Les vieux quartiers charmants des hanoks de Séoul ont été pour la plupart rasés (Pimatgol, Gwanghwamun, Hyoja-dong...), pendant que les musées fleurissaient (dont l’inénarrable musée des toilettes). La K-pop a été exportée et les grands noms de la musique du moment sont passés à Séoul (même Lady Gaga), mais les opéras se sont fait rares, au profit des «musicals». La part de marché de la musique étrangère ne progresse pas, et celle des cinémas étrangers (asiatique, puis américain et non américain) ne progresse pas, alors que la présence du cinéma coréen dans le monde recule. L’ONU n’aura plus de président coréen d’ici 3 ans, et les JO ne reviendront pas de sitôt (1988), ni la Coupe du monde de football (2002). Que se passera-t-il donc en 2015 ?

La Corée, si elle ne réagit pas, prépare sa décadence. L’internationalisation réussie en superficie (panneaux indicateurs en anglais, sites en anglais - où n’appara t qu’une information parcellaire -, les mots «global» et «international» répétés à l’infini partout) amènera rapidement à un face-à-face avec la réalité.

Si la forme progresse, le fond, lui donc, dispara t. Mais dans un certain temps, il ne sera plus possible de communiquer brillamment sur une réalité disparue… On est aussi en droit de se demander si, suite au scandale international qu’a causé la publication des photos des 20 candidates au concours national de beauté, toutes quasiment identiques à force de chirurgie esthétique, le modèle de beauté coréen ne tendra pas aussi à s’évanouir.

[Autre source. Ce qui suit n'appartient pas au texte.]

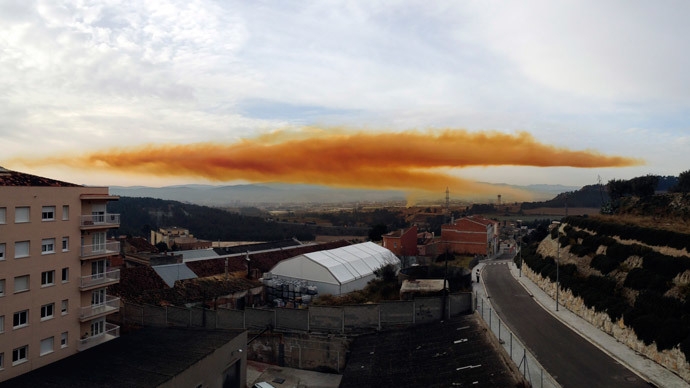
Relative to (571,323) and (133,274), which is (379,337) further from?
(133,274)

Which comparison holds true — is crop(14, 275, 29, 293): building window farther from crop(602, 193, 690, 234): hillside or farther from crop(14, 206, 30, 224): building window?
crop(602, 193, 690, 234): hillside

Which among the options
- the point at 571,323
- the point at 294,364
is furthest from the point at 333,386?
the point at 571,323

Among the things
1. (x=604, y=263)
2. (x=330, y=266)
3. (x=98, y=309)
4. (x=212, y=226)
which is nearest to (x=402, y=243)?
(x=330, y=266)

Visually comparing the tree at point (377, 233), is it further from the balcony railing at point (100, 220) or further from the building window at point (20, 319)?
the building window at point (20, 319)

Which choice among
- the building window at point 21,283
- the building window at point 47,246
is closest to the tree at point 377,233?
the building window at point 47,246

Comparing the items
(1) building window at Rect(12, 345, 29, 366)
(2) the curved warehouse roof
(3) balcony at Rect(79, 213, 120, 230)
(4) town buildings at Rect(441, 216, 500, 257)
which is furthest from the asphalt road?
(4) town buildings at Rect(441, 216, 500, 257)

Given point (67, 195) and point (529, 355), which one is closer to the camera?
point (529, 355)
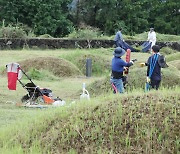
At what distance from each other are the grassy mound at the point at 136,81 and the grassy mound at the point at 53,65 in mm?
4148

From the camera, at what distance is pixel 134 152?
6148 mm

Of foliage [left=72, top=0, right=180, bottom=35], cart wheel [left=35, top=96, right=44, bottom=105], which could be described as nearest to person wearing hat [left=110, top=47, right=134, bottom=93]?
cart wheel [left=35, top=96, right=44, bottom=105]

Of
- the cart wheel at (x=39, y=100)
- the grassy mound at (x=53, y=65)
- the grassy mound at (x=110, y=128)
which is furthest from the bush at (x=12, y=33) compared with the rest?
the grassy mound at (x=110, y=128)

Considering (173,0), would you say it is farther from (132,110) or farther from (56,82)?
(132,110)

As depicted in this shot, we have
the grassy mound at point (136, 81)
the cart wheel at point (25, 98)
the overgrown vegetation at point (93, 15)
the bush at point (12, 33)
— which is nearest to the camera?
the cart wheel at point (25, 98)

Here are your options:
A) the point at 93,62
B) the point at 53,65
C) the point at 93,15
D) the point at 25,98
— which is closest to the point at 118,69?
the point at 25,98

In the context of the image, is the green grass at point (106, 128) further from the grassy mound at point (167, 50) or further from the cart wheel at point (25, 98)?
the grassy mound at point (167, 50)

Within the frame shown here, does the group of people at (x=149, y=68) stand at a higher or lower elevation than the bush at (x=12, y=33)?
higher

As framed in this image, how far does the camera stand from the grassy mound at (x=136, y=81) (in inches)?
494

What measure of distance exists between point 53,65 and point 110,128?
11033 millimetres

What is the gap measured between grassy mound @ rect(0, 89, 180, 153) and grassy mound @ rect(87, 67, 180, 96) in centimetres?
550

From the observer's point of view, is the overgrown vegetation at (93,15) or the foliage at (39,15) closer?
the foliage at (39,15)

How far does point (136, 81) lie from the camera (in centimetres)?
1262

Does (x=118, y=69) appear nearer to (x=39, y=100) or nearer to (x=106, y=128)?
(x=39, y=100)
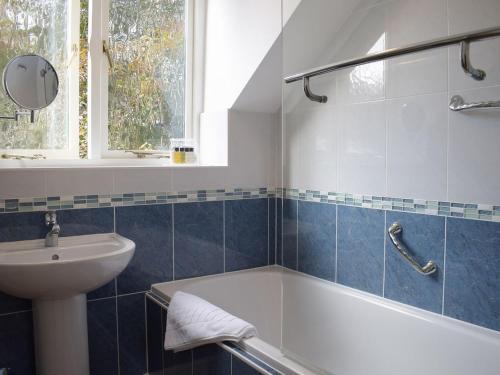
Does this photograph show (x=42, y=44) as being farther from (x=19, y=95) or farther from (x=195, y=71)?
(x=195, y=71)

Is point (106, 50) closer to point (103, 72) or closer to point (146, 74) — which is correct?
point (103, 72)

La réalité d’un pays qui est très en retard sur l’égalité hommes-femmes (salaires, conditions de vie), où le patriotisme aigu peut facilement dériver (mentions comme la «supériorité de la culture coréenne» aperçues dans des journaux nationaux comme le Chosun Ilbo et inacceptables dans une démocratie). Une réalité somme toute un peu choquante pour un pays qui se veut «leader mondial de la culture» ; et où l’alcool reste une excuse pour réduire une peine de prison ; un pays qui affiche un taux record de suicides par nombre d’habitants depuis quelques années seulement, car il ne communiquait pas les chiffres auparavant... Une réalité que les Coréens eux-mêmes ne connaissent que très peu d’ailleurs !

Et nous pouvons du coup douter que le reste du monde continue à danser le Gangnam style ou un autre style venu de la Péninsule. Si l’on reste simplement concentré sur le monde de la culture, et que l’on évite donc les autres futurs écueils locaux, tels le marché de l’immobilier ou l’industrie du «Green», quelles sont les actions entreprises par le KCTO (Korea Culture & Tourism Office), par la Ville de Séoul et d’autres institutions pour continuer à porter haut le flambeau de la Corée ?

La distance entre la communication (exceptionnelle) de la Corée et la réalité est en train de se matérialiser ; le système adopté jusqu’à présent, très confucéen, où le discours (la théorie) a plus de valeur que la réalité, ne peut plus durer dans un contexte international. Et pour progresser, l’autocritique deviendra peut-être nécessaire… Le choix de l’internationalisation signifie autocritique, ce qui remet en cause le degré de préparation de la Corée à une époque de «post-Grandeur» : les temps modernes. Si le discours ne suffit plus, qu’y aura-t-il ?

La communication, cette promotion d’une image d'Epinal de la Corée, d’un pays calme, harmonieux où se ressourcer, cette identification de Séoul à l’âme de l’Asie (Soul of Asia), ne suffisent pas. Et dans l’audiovisuel, le romantisme quotidien effréné, véhiculé par les acteurs androgynes des «dramas» coréens, est très différent

Pour éviter une décadence douloureuse, il est essentiel que la Corée se concentre sur ses contenus, sur son identité, sans la nier ni la façonner, quitte à faire appel à des étrangers y résidant, qui auront par la force des choses une vision internationale. L’ouverture ne peut que passer par l’ouverture des esprits.